Write out every line of the records below as a numbered list, omitting the blank lines.

> _Records of spatial reasoning questions_
□ □ □
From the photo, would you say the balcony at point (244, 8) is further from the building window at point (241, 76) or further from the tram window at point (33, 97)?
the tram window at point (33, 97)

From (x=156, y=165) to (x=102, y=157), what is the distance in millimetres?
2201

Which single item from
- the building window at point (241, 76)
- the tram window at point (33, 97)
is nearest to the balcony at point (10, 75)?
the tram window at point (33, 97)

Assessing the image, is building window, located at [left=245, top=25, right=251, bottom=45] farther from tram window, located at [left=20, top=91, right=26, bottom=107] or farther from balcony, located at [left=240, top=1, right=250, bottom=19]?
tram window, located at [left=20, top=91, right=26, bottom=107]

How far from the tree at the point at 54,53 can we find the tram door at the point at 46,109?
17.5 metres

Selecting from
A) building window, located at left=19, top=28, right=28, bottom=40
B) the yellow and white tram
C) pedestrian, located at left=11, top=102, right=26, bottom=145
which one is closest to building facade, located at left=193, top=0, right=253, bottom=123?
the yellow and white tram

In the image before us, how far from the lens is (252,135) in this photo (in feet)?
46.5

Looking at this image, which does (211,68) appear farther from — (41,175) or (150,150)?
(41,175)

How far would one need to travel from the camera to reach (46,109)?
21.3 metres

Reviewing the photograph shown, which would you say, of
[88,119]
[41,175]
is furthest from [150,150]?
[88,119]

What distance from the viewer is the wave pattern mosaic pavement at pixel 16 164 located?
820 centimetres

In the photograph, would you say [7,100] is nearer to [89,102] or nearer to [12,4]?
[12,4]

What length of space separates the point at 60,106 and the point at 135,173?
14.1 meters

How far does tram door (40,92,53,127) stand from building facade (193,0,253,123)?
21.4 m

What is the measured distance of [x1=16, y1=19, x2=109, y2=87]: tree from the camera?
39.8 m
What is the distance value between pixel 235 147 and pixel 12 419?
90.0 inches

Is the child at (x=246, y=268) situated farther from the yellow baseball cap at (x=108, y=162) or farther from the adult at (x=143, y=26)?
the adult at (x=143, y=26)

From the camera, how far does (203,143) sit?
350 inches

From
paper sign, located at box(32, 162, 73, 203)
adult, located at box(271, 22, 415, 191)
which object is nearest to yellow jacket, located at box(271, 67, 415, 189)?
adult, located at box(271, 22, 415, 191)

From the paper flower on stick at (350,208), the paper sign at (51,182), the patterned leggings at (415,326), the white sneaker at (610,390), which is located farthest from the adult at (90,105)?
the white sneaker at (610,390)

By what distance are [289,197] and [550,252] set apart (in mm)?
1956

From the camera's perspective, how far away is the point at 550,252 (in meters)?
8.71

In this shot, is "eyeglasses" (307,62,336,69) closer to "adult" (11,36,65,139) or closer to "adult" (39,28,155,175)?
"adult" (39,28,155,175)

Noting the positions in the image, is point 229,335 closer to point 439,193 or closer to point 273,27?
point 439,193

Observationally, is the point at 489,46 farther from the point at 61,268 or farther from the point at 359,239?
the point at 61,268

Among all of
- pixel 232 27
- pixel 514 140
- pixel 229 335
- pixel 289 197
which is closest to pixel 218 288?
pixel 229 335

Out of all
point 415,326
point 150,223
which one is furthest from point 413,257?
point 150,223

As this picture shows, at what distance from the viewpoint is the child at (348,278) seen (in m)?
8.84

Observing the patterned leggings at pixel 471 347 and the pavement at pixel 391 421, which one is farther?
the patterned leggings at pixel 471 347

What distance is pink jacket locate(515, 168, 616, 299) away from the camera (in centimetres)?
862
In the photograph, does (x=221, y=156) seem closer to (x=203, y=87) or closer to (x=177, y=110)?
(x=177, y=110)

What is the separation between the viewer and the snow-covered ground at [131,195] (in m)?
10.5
□ □ □
> _Response to the task_
1. From the photo, would you say the balcony at point (244, 8) is further from the building window at point (241, 76) or further from the tram window at point (33, 97)?
2. the tram window at point (33, 97)
3. From (x=156, y=165) to (x=102, y=157), what is the distance in millimetres?
4. 2201
5. Which single item from
6. - the building window at point (241, 76)
7. - the tram window at point (33, 97)
8. is nearest to the balcony at point (10, 75)?
9. the tram window at point (33, 97)
10. Assessing the image, is building window, located at [left=245, top=25, right=251, bottom=45] farther from tram window, located at [left=20, top=91, right=26, bottom=107] or farther from balcony, located at [left=240, top=1, right=250, bottom=19]?
11. tram window, located at [left=20, top=91, right=26, bottom=107]
12. How far from the tree at the point at 54,53 can we find the tram door at the point at 46,109?
13. 17.5 metres
14. Selecting from
15. A) building window, located at left=19, top=28, right=28, bottom=40
16. B) the yellow and white tram
17. C) pedestrian, located at left=11, top=102, right=26, bottom=145
18. which one is closest to building facade, located at left=193, top=0, right=253, bottom=123?
19. the yellow and white tram
20. In the image before us, how far from the lens is (252,135) in this photo (in feet)?
21. 46.5
22. Looking at this image, which does (211,68) appear farther from — (41,175) or (150,150)?
23. (41,175)
24. How far would one need to travel from the camera to reach (46,109)?
25. 21.3 metres
26. Reviewing the photograph shown, which would you say, of
27. [88,119]
28. [41,175]
29. is furthest from [150,150]?
30. [88,119]
31. What distance from the viewer is the wave pattern mosaic pavement at pixel 16 164 located?
32. 820 centimetres
33. In the photograph, would you say [7,100] is nearer to [89,102] or nearer to [12,4]?
34. [12,4]
35. What length of space separates the point at 60,106 and the point at 135,173?
36. 14.1 meters
37. How far does tram door (40,92,53,127) stand from building facade (193,0,253,123)?
38. 21.4 m
39. What is the measured distance of [x1=16, y1=19, x2=109, y2=87]: tree from the camera?
40. 39.8 m
41. What is the distance value between pixel 235 147 and pixel 12 419?
42. 90.0 inches
43. Is the child at (x=246, y=268) situated farther from the yellow baseball cap at (x=108, y=162) or farther from the adult at (x=143, y=26)?
44. the adult at (x=143, y=26)
45. From the camera, how far does (203,143) sit?
46. 350 inches
47. From
48. paper sign, located at box(32, 162, 73, 203)
49. adult, located at box(271, 22, 415, 191)
50. which object is nearest to yellow jacket, located at box(271, 67, 415, 189)?
51. adult, located at box(271, 22, 415, 191)
52. From the paper flower on stick at (350,208), the paper sign at (51,182), the patterned leggings at (415,326), the white sneaker at (610,390), which is located farthest from the adult at (90,105)?
53. the white sneaker at (610,390)
54. By what distance are [289,197] and [550,252] set apart (in mm)?
55. 1956
56. From the camera's perspective, how far away is the point at 550,252 (in meters)?
57. 8.71
58. In this shot, is "eyeglasses" (307,62,336,69) closer to "adult" (11,36,65,139) or closer to "adult" (39,28,155,175)?
59. "adult" (39,28,155,175)
60. Noting the positions in the image, is point 229,335 closer to point 439,193 or closer to point 273,27?
61. point 439,193
62. Observationally, is the point at 489,46 farther from the point at 61,268 or farther from the point at 359,239?
63. the point at 61,268
64. Among all of
65. - pixel 232 27
66. - pixel 514 140
67. - pixel 229 335
68. - pixel 289 197
69. which is closest to pixel 218 288?
70. pixel 229 335
71. Out of all
72. point 415,326
73. point 150,223
74. which one is furthest from point 413,257?
75. point 150,223
76. As this picture shows, at what distance from the viewpoint is the child at (348,278) seen (in m)?
77. 8.84
78. Observing the patterned leggings at pixel 471 347 and the pavement at pixel 391 421, which one is farther?
79. the patterned leggings at pixel 471 347
80. What distance is pink jacket locate(515, 168, 616, 299) away from the camera (in centimetres)?
81. 862
82. In the photograph, does (x=221, y=156) seem closer to (x=203, y=87) or closer to (x=177, y=110)?
83. (x=177, y=110)
84. What is the separation between the viewer and the snow-covered ground at [131,195] (in m)?
85. 10.5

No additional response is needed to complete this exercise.